ヤマハ発動機は、水深4,000m級の海底探査レース「Shell Ocean Discovery XPRIZE」にチャレンジするオールジャパンの産学官連携チーム「Team KUROSHIO」に、技術者1名を派遣した。

自律型海中ロボット(イメージ)

「Shell Ocean Discovery XPRIZE」は、自律型海中ロボットを用いて水深4,000m級の深海の広域3Dマッピングに挑み、その精度やスピードを競う賞金総額700万ドルの国際海底探査コンペティション。インセンティブ競争を通じて、人類の利益のためのブレークスルーをもたらすことを目的としている米国のXPRIZE財団が主催しており、過去の大会では、有人弾道宇宙飛行や月面探査、CO2転換製品開発、成人識字率の改善などをテーマとして開催されたことがある。今回の大会は、海底資源調査の高速化や低コスト化につながる新たな技術の獲得が開催目的となっており、13ヵ国から計32チームがエントリーしている。

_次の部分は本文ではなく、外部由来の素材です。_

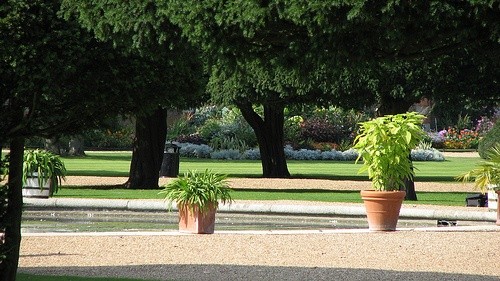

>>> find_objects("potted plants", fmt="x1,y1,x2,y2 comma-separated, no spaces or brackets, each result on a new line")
353,112,428,231
158,168,234,234
456,116,500,211
488,168,500,224
303,114,345,150
0,150,68,198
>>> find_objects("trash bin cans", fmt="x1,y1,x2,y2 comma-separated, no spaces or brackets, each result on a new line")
465,193,484,206
160,143,181,178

「Team KUROSHIO(チーム クロシオ)」は、日本の産・学・官の連携によるオール・ジャパンチームで、海洋研究開発機構(JAMSTEC)、東京大学生産技術研究所、九州工業大学、海上・港湾・航空技術研究所、三井造船、日本海洋事業、KDDI 総合研究所に所属する若手研究者、海洋技術の専門家らが結集し、海洋国家の威信を賭けてエントリーしているという。ヤマハ発動機は、壮大なチャレンジによる社内モチベーションの向上、海洋技術・ビジネスに関わる知見の獲得とネットワークの構築、ブランドスローガン「Revs your Heart」の体現を目的に、共同研究に取り組むとともに、マリン事業や無人機事業を通じた技術開発やロジスティックス(機材の小型化・効率的な梱包)、モータースポーツ活動を通じたレースマネジメントの知見等によるチームへの貢献を目指しているということだ。

同チームに派遣されるのは、PF車両ユニットコンポーネント統括部機能ユニット技術部の進藤祐太氏で、派遣技術者の社内公募により、論文・面接等の審査を経て選出された。 同チームへの参加にあたり、進藤氏は「同世代の研究者の『常識を覆したい』という情熱に心を打たれ、技術者としてのチャレンジスピリットに火が付いた。ヤマハ発動機の代表としての責任を感じながら、チームの皆さんとともに世界一にチャレンジしたい。自分一人の力には限界がある。会社の中に存在するさまざまなリソースをチームの力に変えられるよう努力する」とコメントしている。

なお、開催スケジュールは、2016年12月に技術提案書審査が既に行われ、日本からはTeam KUROSHIOが唯一通過している。2017年9月にはラウンド1として、水深2,000mの海域での海底マップの構築と海底ターゲットの写真撮影が行われる。その後、2018年9月にラウンド2として、水深4,000mの海域での海底マップの構築と海底ターゲットの写真撮影が行われ、2018年12月に結果発表が予定されている。